By Eileen Oldfield Staff Writer
The Manville Board of Education will use tuition charged for two out-of-district students to help pay for local special needs students attending classes in other districts.
The two special education students, one from Bound Brook and the other from North Plainfield, will each pay $15,000 tuition payments, said Board Administrator and Business Secretary Richard Reilly. One student will attend Alexander Batcho Intermediate School, while the other will attend Weston School.
Information regarding the students’ educational needs was not released.
The Board of Education accepted the students and the tuition payments which are higher than the district’s actual costs per pupil at its Dec. 18 meeting.

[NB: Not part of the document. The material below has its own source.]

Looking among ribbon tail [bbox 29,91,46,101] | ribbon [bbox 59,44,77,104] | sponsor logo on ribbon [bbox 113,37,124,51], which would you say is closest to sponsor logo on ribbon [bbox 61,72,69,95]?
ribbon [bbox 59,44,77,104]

”It’s income for us,” said Mr. Reilly. “The tuition cost offsets the out-of-district amounts for Manville students sent elsewhere.”
According to Mr. Reilly, the board approves a tuition amount for students coming to Manville between April and June of each year.
State law allows the tuition payments to be greater than the district’s cost-per-pupil; during the 2005 to 2006 school year, the district charged other districts $12,650 in tuition per pupil for special education students, when the average cost per pupil for in-district students was $11,241.
The tuition money Manville receives is then used toward tuition for Manville students who need to be sent to other schools.
”It’s a benefit for both schools,” said Mr. Reilly. “It benefits Manville because we’re able to offset our out-of-district tuition costs, and for Bound Brook and North Plainfield because it can be less expensive to send their students to Manville.”
Manville schools budgeted $922,137 for special education in the 2007-2008 school year, including the tuition for seven students sent to other districts.
Each year, Audrey Press, director of special services, evaluates the program to determine the number of students, if any, Manville can accept in its special education program, said Mr. Reilly.
When districts cannot fulfill their students’ needs, they look to other area schools rather than paying for expensive private schools.
”It can be cheaper to send students to specialized areas than to send them to a private school,” said Mr. Reilly.
Ms. Press did not return requests for comment for this story.